The Reading Report, Vol. 3

Welcome to the August edition The Reading Report! Even though I am in the midst of some pretty unpredictable days what with starting the moving process and all that entails, I have been finding a decent amount of time to read lately. Actually, I may be reading a bit more right now to distract myself from thinking about the myriad details over which I currently have no control! I just read an article online that cited a study in which researchers found people felt more stressed by moving house than they did by going through a divorce. So let's just call any extra time I spend reading this month "therapy," okay?

What I am currently reading…

I finished two(!) books yesterday, so my "currently reading" list just got shorter.
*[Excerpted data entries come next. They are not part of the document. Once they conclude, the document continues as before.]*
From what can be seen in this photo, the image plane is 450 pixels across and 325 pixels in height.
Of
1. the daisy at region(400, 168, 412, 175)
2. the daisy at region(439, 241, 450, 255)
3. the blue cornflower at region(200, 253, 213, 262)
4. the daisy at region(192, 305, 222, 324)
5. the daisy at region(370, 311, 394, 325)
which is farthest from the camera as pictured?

I am still working my way through The Brothers Karamazovand I am getting deep into the action now, I think. There has been some blood and a lot of ranting and raving and a late night ride across the country. But that is as far as I have gotten. I am anxious to find out what happens next! The characters in this book, or I should say, at least in the Karamazov family seem to have a fatalistic view of themselves. They often say things that imply they feel they cannot help their actions because they are Karamazovs, or they were just drawn into an action by some unseen force they could not resist. I am curious to find out if any of them overcomes this fatalism, particularly the one brother who is introduced as the heroic character in the story.

Also still on my current reads list are these three parenting books: Heartfelt Discipline, Grace-Based Parenting, and Triggers. I mentioned before that I struggle with non-fiction, especially the more self-help variety, so I have not been cracking these titles open as often as I probably should be! If you have any tips to help me become a better non-fiction reader, or how you keep books rotating more evenly, please leave me a comment. I need some ideas how to keep these going even when I don't FEEL like it!

What I have finished reading recently. . .

Last week I was delighted to receive a package of books in the mail from an Instagram giveaway hosted by the lovely Amy Bennett of Abiding Ministries and the Feathers: Faith in Flight podcast. I was pleasantly surprised by the variety of titles she sent, and I immediately started reading the one that stood out to me the most: The Polygamist's Daughter by Anna LeBaron. I had perhaps heard of this new book once before but did not know anything about it. After just a few pages, I was sucked into this riveting memoir of a woman who was the daughter of a polygamist cult leader and convicted murderer, Ervil LeBaron. I had never heard of him or his cult, I think because I was too young at the time that most of the drama played out on national television. Reading Anna's heartbreaking stories of childhood abuse and neglect made me really think of how little we really know about the people we pass by in the store or on the street each day. To a passerby on the street, Anna probably would have seemed like any other little girl living in poverty, but the realities of her life at home were not things most of us would imagine happening in modern America. Her conversion story was definitely uplifting, but not without its own share of struggles. This book made me think a lot–about gratitude, about faith, about real hardship, about grace, about compassion, about forgiveness, about redemption, about healing and about God as a true Father to the fatherless.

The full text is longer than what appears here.